European Commission proposals risk undermining safety
02 November 2011
Responding to the publication of the European Commission’s proposals on offshore safety, Oil & Gas UK’s Chief Executive, Malcolm Webb (pictured), said: “Oil & Gas UK is opposed to blanket EU regulation of this country’s offshore oil and gas industry, which operates under a fully fit for purpose and robust regulatory regime.
Oil & Gas UK’s Chief Executive, Malcolm Webb
“Relinquishing regulatory control to the EU, which has no established competence in this matter and where only three out of the 27 member states have an offshore oil and gas industry of real scale, risks undermining safety and environmental performance here in the UK.”
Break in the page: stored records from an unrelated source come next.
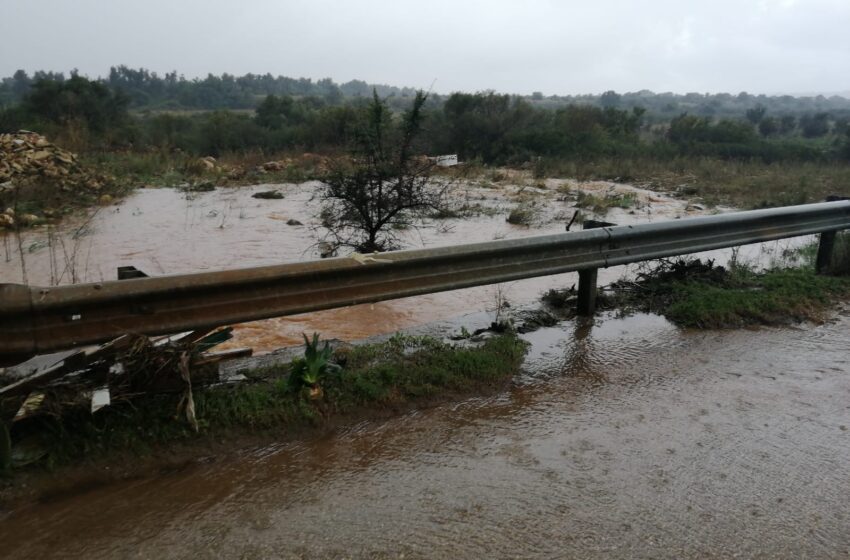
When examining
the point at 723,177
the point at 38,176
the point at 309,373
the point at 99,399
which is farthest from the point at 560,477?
the point at 723,177

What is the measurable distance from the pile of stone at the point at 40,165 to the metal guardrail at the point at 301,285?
1404 centimetres

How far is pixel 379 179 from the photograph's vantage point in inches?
363

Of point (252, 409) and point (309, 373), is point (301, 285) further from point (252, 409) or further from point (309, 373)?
point (252, 409)

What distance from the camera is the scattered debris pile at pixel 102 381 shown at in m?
3.13

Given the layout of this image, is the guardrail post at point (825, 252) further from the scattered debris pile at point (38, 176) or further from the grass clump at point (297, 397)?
the scattered debris pile at point (38, 176)

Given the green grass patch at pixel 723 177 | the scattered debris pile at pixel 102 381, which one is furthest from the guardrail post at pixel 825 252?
the green grass patch at pixel 723 177

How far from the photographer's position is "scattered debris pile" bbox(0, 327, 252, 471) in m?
3.13

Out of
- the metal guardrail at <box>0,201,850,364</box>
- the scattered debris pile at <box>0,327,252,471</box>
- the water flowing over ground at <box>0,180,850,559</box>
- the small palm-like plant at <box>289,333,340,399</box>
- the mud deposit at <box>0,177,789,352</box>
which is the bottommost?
the mud deposit at <box>0,177,789,352</box>

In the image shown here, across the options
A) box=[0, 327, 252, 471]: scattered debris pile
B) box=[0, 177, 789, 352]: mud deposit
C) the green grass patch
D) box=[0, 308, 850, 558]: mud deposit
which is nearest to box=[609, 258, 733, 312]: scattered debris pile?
box=[0, 177, 789, 352]: mud deposit

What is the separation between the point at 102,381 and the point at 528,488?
2.39 meters

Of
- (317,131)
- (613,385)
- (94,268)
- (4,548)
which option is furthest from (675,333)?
(317,131)

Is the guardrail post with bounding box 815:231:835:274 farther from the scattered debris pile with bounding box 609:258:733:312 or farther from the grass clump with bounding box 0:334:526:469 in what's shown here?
the grass clump with bounding box 0:334:526:469

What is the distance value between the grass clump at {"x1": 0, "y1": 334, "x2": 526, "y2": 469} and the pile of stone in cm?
1427

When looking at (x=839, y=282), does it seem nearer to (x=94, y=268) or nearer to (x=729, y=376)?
(x=729, y=376)
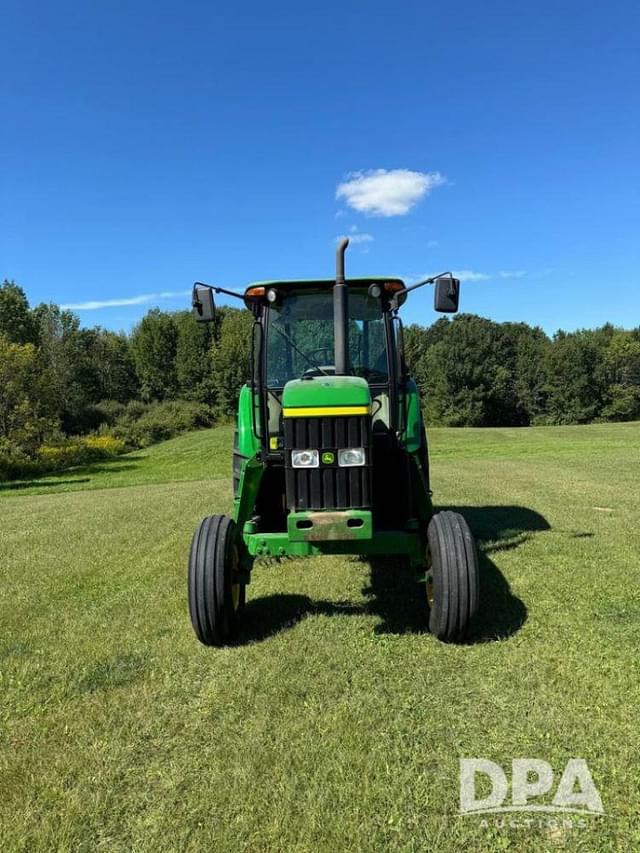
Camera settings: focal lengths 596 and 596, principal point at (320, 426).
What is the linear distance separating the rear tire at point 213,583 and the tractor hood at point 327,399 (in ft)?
3.30

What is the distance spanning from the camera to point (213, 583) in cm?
393

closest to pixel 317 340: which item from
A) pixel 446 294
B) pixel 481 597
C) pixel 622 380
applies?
pixel 446 294

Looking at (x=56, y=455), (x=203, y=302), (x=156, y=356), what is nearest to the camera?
(x=203, y=302)

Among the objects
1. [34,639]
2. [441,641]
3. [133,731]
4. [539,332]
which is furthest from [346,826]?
[539,332]

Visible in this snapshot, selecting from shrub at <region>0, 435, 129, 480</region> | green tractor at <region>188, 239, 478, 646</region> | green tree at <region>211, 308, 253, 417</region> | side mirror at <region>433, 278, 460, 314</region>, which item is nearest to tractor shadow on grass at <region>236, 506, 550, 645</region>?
green tractor at <region>188, 239, 478, 646</region>

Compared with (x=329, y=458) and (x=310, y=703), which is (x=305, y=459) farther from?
(x=310, y=703)

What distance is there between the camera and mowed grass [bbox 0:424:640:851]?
2.35m

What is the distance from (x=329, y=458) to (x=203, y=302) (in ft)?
5.48

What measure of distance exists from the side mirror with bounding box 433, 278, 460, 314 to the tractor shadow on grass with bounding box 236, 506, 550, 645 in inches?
89.9

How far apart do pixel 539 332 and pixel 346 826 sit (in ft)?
210

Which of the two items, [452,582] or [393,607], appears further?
[393,607]

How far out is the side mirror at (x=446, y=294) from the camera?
4434 millimetres

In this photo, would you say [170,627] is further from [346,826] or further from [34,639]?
[346,826]

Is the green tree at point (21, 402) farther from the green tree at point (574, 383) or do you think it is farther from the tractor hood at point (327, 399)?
the green tree at point (574, 383)
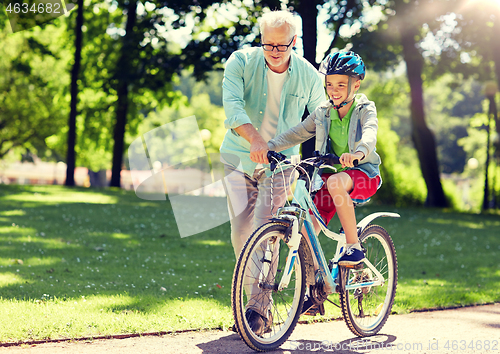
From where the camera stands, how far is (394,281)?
4.62 meters

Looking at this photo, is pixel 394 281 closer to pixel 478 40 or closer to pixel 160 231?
pixel 160 231

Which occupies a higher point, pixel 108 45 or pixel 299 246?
pixel 108 45

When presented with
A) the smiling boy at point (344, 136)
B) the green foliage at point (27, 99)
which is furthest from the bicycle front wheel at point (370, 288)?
the green foliage at point (27, 99)

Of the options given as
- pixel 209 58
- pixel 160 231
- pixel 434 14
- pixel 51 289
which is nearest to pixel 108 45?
pixel 209 58

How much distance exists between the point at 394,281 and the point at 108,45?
22.1 meters

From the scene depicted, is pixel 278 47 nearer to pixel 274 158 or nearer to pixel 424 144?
pixel 274 158

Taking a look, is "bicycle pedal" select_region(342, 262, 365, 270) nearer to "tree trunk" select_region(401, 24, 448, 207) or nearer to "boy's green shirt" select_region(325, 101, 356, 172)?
"boy's green shirt" select_region(325, 101, 356, 172)

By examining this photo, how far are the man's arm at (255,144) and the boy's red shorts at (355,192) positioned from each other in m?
0.62

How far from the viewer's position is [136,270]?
633 cm

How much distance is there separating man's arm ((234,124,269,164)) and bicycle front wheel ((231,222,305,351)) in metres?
0.46

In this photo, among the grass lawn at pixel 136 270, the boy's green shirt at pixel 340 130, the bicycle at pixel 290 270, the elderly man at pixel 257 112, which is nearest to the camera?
the bicycle at pixel 290 270

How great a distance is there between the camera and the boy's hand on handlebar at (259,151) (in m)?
3.65

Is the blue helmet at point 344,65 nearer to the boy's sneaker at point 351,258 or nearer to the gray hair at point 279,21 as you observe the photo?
the gray hair at point 279,21

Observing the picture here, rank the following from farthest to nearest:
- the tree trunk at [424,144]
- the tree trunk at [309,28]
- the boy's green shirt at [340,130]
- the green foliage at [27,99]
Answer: the green foliage at [27,99]
the tree trunk at [424,144]
the tree trunk at [309,28]
the boy's green shirt at [340,130]
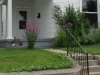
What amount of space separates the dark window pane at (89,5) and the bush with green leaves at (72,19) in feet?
3.11

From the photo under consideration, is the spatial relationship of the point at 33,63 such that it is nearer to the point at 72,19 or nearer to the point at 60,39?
the point at 60,39

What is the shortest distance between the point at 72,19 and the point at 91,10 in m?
1.88

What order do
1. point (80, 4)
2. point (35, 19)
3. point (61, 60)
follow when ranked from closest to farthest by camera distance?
point (61, 60) → point (80, 4) → point (35, 19)

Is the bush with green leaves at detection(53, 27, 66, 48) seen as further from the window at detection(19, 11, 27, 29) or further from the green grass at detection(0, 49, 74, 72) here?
the window at detection(19, 11, 27, 29)

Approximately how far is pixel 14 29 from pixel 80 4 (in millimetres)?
4977

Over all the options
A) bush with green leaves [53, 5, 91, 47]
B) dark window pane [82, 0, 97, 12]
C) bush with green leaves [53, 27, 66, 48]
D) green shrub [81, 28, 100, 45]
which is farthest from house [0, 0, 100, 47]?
green shrub [81, 28, 100, 45]

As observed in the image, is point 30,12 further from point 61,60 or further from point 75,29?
point 61,60

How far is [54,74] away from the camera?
19.9 ft

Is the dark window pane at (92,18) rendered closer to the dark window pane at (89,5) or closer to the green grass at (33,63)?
the dark window pane at (89,5)

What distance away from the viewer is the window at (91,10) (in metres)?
13.5

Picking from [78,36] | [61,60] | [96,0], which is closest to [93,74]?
[61,60]

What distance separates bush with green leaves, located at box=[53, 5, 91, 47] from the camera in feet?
40.2

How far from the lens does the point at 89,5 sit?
535 inches

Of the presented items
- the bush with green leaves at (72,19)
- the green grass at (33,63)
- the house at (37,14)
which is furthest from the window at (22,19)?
the green grass at (33,63)
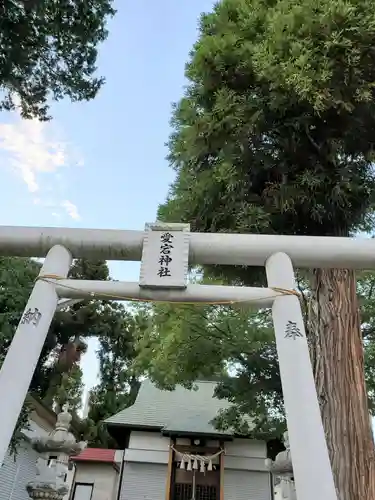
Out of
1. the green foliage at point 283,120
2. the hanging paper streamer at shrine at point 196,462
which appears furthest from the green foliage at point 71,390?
the green foliage at point 283,120

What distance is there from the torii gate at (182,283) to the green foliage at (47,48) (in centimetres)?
370

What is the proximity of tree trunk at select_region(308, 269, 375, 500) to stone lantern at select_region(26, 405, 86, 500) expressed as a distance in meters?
3.80

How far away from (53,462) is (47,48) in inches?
245

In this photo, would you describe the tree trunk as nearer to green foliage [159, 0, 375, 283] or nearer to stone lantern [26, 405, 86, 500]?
green foliage [159, 0, 375, 283]

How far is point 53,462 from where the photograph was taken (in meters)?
6.49

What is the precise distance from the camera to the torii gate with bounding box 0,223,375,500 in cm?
281

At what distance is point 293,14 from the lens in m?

Indeed, almost half of the nearly 1,000 offshore oil and gas installations in operation in the EU are in the UK, according to Commission figures. There are 181 installations in the Netherlands, 123 in Italy and 61 in Denmark. There are nine other states with either a minimal offshore oil drilling presence or where licenses to do so have been awarded.
The proposed law extends liability for environmental damage to all offshore operations for which member states have responsibility. Previously, only installations in coastal waters, defined as within 12 nautical miles from shore, were considered subject to European water damage laws.
The Commission has said that the new geographical zone will instead extend 370km from shore. National licensing authorities will have to make sure that only those operators who can commit to high safety and environmental standards are allowed to explore for and produce oil and gas within the geographical zone.
Companies seeking to exploit oil and gas will have to prepare a mandatory hazard report before any exploration or production begins. This report, which must contain a risk assessment and emergency response plan, must be submitted to the national licensing authority for approval. The authority will also have to verify an installation's safety and environmental standards and any emergency provisions.
Webb added: “The EU could take other action, for example through a Directive as opposed to a Regulation, to bring member states outside the North Sea up to the high standards achieved in this area but blanket regulation of the type we understand is now being proposed will not, in our opinion, even achieve that end. Instead it will serve to confuse and complicate.
“Oil & Gas UK and its members will now take time to study and consider the full implications of the Commission’s proposals and will make representation to the appropriate parties of its position in due course.”
The new rules would only apply to oil and gas companies operating within Europe and does not cover their activities worldwide.
If approved by the European Parliament, the new law could take effect from 2012. A transitional period of a maximum of two years would apply to existing and planned installations, the Commission has said.